Cada fila innecesaria se convierte en un recordatorio silencioso de esa desproporción. Cada documento redundante revela, más que un requisito administrativo, una falta de confianza del propio Estado en su capacidad de organizarse. Y cada trámite absurdo que se normaliza termina por convertirse en una pequeña renuncia cívica, una aceptación tácita de que así funcionan las cosas y de que cuestionarlas resulta, en el mejor de los casos, inútil. En ese proceso, lo que realmente se deteriora no es solo la eficiencia del sistema, sino la relación misma entre el ciudadano y la institución. Porque cuando el tiempo se desperdicia de manera sistemática, lo que se pierde no es únicamente productividad: es confianza. Y esa pérdida, acumulada a lo largo de años, es mucho más difícil de recuperar que cualquier documento extraviado.
Romper el espejismo
La solución, vista desde fuera, no es compleja en términos técnicos. Está probada, documentada y aplicada con éxito en distintos países que han decidido replantear la relación entre el Estado y el ciudadano desde su raíz. No se trata de inventar modelos nuevos, sino de adoptar principios que ya han demostrado su eficacia: una identidad digital única que elimine duplicidades, una interoperabilidad real entre dependencias que evite pedir información repetida, la eliminación progresiva del papel como soporte innecesario, la aplicación del silencio administrativo positivo y, sobre todo, la transición hacia servicios proactivos donde el gobierno actúe antes de ser solicitado.
Nada de esto pertenece al terreno de lo utópico. Todo esto existe, funciona y ha sido medido en términos de eficiencia, ahorro y satisfacción ciudadana. La diferencia no está en la capacidad técnica ni en la disponibilidad de herramientas, sino en la decisión de utilizarlas para transformar de fondo el funcionamiento del sistema.

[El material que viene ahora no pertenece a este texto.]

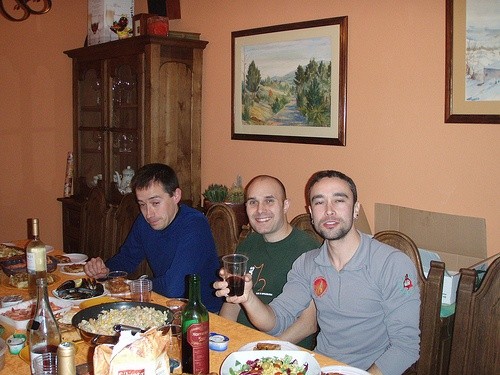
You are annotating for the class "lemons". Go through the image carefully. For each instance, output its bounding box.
[74,279,82,287]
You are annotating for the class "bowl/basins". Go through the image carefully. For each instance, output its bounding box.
[71,300,174,348]
[1,258,28,277]
[47,255,57,273]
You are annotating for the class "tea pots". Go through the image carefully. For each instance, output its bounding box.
[114,166,135,195]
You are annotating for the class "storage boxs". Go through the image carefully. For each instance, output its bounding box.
[87,0,134,46]
[356,202,488,318]
[129,0,181,37]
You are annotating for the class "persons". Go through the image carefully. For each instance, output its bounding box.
[220,175,321,351]
[84,164,226,314]
[214,170,421,375]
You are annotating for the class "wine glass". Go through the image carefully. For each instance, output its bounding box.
[92,78,136,107]
[96,132,134,152]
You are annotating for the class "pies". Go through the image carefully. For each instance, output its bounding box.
[54,255,72,263]
[9,273,55,288]
[105,277,130,293]
[253,343,281,350]
[0,244,25,257]
[64,264,85,272]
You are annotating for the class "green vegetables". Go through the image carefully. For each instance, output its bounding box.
[230,355,307,375]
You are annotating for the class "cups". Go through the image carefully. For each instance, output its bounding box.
[94,174,122,183]
[157,325,181,362]
[165,298,189,325]
[129,280,152,303]
[221,254,248,297]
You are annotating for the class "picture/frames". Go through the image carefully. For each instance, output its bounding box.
[443,0,500,125]
[230,16,348,145]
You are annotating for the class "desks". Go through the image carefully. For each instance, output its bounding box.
[0,241,370,375]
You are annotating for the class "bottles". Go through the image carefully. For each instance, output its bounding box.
[29,278,61,375]
[181,274,210,375]
[26,218,47,297]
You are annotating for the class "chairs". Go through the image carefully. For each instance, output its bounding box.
[447,257,500,375]
[205,205,324,265]
[371,230,450,375]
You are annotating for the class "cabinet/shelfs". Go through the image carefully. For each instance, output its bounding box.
[57,34,208,281]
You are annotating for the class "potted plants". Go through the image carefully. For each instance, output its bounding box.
[201,183,249,234]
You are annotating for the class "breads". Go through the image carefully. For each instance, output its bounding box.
[92,330,170,375]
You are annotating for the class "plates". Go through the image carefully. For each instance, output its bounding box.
[220,340,372,375]
[0,296,71,330]
[0,240,133,304]
[0,320,17,341]
[18,341,79,365]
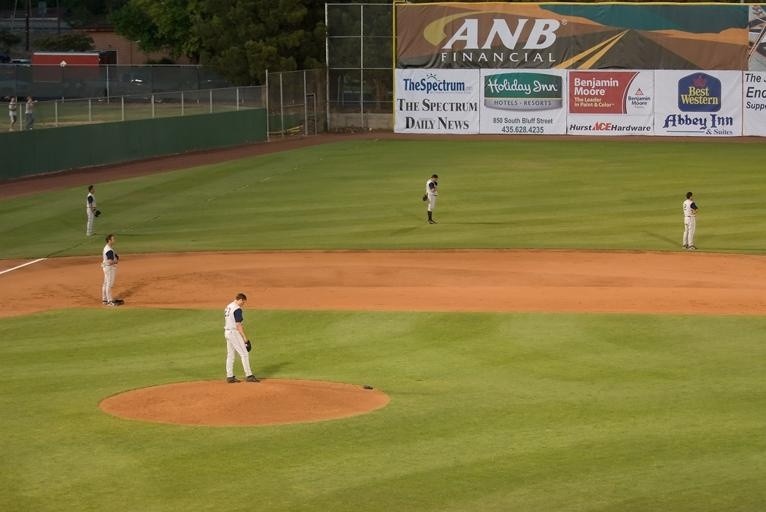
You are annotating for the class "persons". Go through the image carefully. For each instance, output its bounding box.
[25,96,38,129]
[426,175,438,224]
[101,234,118,306]
[683,192,698,250]
[225,292,259,383]
[86,185,97,237]
[8,96,17,128]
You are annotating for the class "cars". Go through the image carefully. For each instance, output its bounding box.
[119,66,184,104]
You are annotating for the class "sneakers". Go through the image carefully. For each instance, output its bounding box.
[246,375,257,382]
[103,300,118,306]
[428,220,436,224]
[227,376,240,383]
[682,244,697,250]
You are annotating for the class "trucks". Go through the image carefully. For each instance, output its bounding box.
[0,50,117,102]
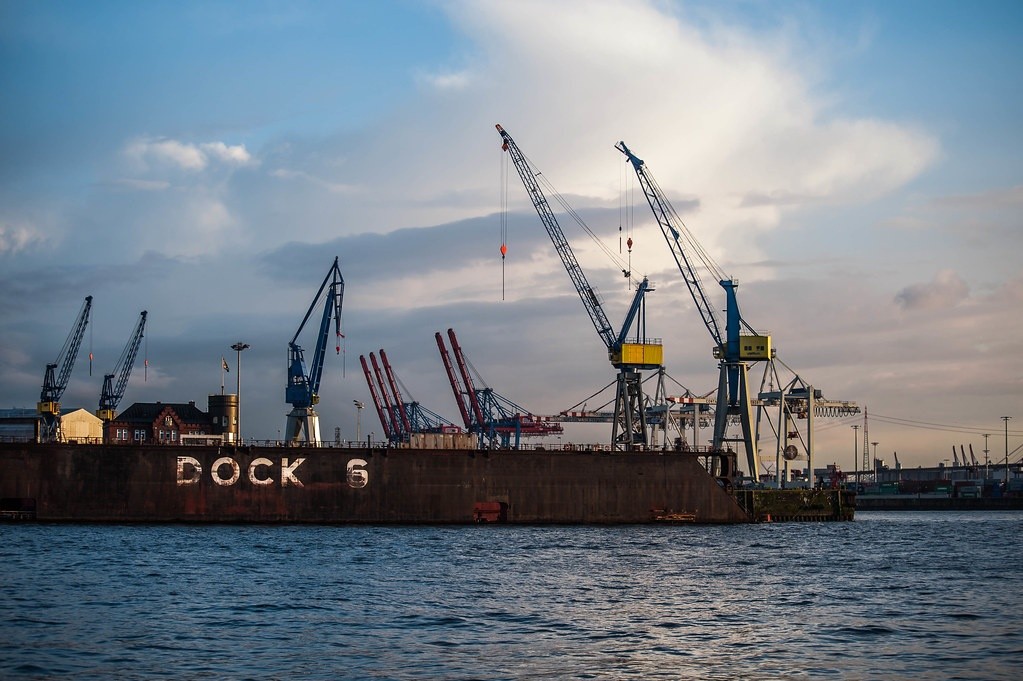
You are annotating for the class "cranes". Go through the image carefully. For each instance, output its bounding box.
[357,121,859,487]
[94,309,150,423]
[36,295,94,425]
[276,254,346,451]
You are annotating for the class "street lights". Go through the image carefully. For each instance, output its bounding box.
[871,442,880,484]
[1001,416,1013,495]
[850,424,862,495]
[231,341,252,447]
[982,433,993,479]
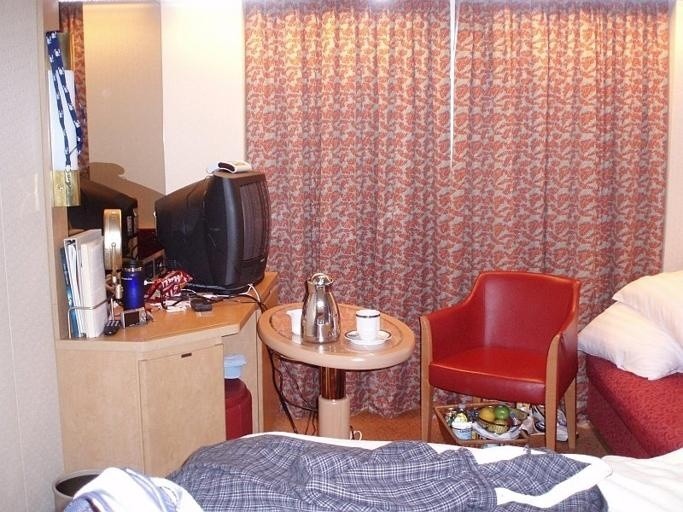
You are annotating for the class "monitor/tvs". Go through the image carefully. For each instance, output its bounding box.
[154,171,271,295]
[67,176,141,271]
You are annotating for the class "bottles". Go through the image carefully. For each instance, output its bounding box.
[120,259,146,310]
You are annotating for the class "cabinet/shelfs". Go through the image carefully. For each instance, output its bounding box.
[57,283,280,479]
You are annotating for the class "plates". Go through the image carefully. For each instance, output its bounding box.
[342,329,393,346]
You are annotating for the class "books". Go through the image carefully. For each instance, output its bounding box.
[58,227,108,338]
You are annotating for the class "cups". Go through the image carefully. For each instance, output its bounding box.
[286,309,305,337]
[355,308,381,341]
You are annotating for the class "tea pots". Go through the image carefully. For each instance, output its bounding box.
[300,271,343,344]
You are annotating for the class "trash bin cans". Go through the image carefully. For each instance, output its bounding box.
[53,469,100,512]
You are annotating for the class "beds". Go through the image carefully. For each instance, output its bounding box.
[163,431,683,511]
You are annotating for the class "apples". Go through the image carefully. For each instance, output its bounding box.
[495,405,510,420]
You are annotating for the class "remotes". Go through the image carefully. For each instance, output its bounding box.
[104,320,121,335]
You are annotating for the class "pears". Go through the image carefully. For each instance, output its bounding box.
[486,420,510,434]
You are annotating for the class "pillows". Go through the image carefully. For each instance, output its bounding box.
[577,271,683,381]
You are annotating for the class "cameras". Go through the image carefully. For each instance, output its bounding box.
[120,307,147,329]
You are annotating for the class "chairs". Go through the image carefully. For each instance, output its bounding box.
[419,270,579,453]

Porque, al final, el obstáculo no es la falta de soluciones, sino la persistencia de una lógica que ha encontrado en la complejidad un mecanismo de supervivencia. Simplificar implica ceder control, reducir intermediaciones y, en muchos casos, desmontar estructuras que han sido funcionales durante décadas. Y esa es una decisión que no se toma desde la tecnología, sino desde el poder.
El trasfondo: poder y control
Para entender por qué México no ha dado ese salto, es necesario abandonar la superficie técnica y observar el trasfondo. La burocracia no es neutral. Es una forma de organización del poder. Cada trámite, cada requisito, cada validación innecesaria construye una relación de dependencia. El ciudadano no interactúa con un sistema eficiente, sino con una estructura que lo obliga a solicitar, justificar y esperar.
Max Weber lo advirtió hace más de un siglo: la burocracia moderna, cuando no está contenida, tiende a expandirse para perpetuarse. No simplifica; se reproduce. En esa reproducción encuentra su estabilidad.
Conclusión: entre la simulación y la decisión
México no carece de talento ni de tecnología. Carece, muchas veces, de voluntad para incomodarse. Porque la transparencia incomoda. Obliga a simplificar, a rendir cuentas, a perder control sobre estructuras que han sido funcionales durante años.
Pero la opacidad, aunque cómoda, tiene un costo acumulado.Y ese costo lo paga el ciudadano. Al final, el problema no es que no sepamos cómo hacerlo. El problema es que sabemos exactamente por qué no se ha hecho.
Y mientras esa verdad no se enfrente, seguiremos invirtiendo horas, días y años en sostener un sistema que simula modernidad, pero que en el fondo aún no decide si quiere servir al ciudadano…o seguir sirviéndose de él.